Gemeinderatswahlen in Güntersleben seit 1946
Der Gemeinderat während der Nazi-Herrschaft
Der Günterslebener Gemeinderat hatte gerade drei seiner fünf Jahre dauernden Wahlperiode hinter sich, als die Nationalsozialisten am 30. Januar 1933 in Deutschland an die Macht kamen. Bei der vorerst letzten demokratischen Wahl im Dezember 1929 hatten die SPD drei und die konservative Bayerische Volkspartei (BVP) sieben Mandate errungen. Komplettiert wurde das 12-köpfige Gremium durch den Bürgermeister (SPD) und den Zweiten Bürgermeister (BVB). In der seit der Wahl unveränderten Besetzung tagte der Gemeinderat zum letzten Mal am 25. März 1933.

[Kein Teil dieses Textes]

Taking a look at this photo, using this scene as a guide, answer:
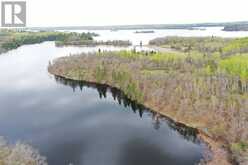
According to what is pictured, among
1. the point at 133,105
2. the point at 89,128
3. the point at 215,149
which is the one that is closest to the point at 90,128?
the point at 89,128

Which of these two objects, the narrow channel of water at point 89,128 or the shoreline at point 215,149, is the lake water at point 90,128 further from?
the shoreline at point 215,149

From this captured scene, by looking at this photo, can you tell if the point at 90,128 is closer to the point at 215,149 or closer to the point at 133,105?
the point at 133,105

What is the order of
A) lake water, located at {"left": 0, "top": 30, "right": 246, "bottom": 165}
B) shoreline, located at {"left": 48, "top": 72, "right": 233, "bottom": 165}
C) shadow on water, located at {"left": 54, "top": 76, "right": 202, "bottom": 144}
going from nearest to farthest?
shoreline, located at {"left": 48, "top": 72, "right": 233, "bottom": 165}
lake water, located at {"left": 0, "top": 30, "right": 246, "bottom": 165}
shadow on water, located at {"left": 54, "top": 76, "right": 202, "bottom": 144}

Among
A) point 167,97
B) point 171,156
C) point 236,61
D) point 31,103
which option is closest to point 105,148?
point 171,156

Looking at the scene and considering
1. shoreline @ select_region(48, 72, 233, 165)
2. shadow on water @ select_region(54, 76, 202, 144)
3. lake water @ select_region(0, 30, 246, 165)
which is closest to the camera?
shoreline @ select_region(48, 72, 233, 165)

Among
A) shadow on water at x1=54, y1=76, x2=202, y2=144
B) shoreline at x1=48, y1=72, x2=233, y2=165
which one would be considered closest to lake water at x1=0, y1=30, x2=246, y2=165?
shadow on water at x1=54, y1=76, x2=202, y2=144

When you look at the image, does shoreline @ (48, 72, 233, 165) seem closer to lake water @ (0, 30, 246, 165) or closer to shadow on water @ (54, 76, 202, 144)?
shadow on water @ (54, 76, 202, 144)

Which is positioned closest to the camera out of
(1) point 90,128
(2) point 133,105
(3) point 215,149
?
(3) point 215,149

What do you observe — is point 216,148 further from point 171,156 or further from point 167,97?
point 167,97
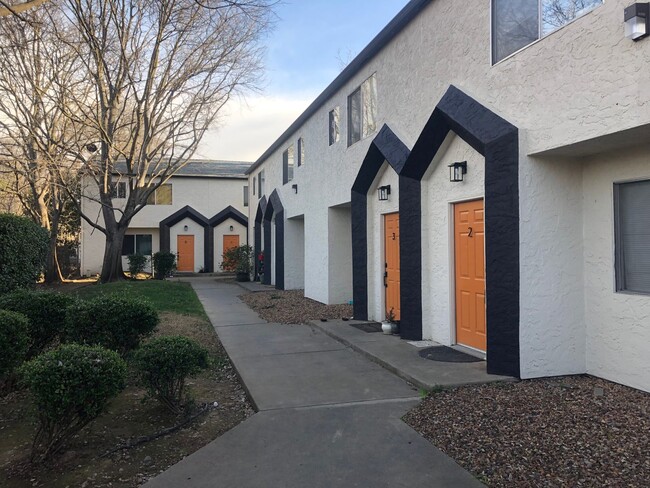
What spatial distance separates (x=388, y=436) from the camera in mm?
4625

Nachdem es danach schon mehrere Veränderungen gegeben hatte, ordnete das Bezirksamt am 14. Juli 1933 „im Benehmen mit dem Kreisleiter der NSDAP“ eine teilweise Neubesetzung des Gemeinderats an mit dem Ergebnis, dass jetzt sämtliche Mitglieder Parteigenossen (Pg) waren. Ausgeschieden waren die drei SPD-Mitglieder und ebenfalls drei BVP-Mitglieder, die nicht bereit waren, der NSDAP beizutreten.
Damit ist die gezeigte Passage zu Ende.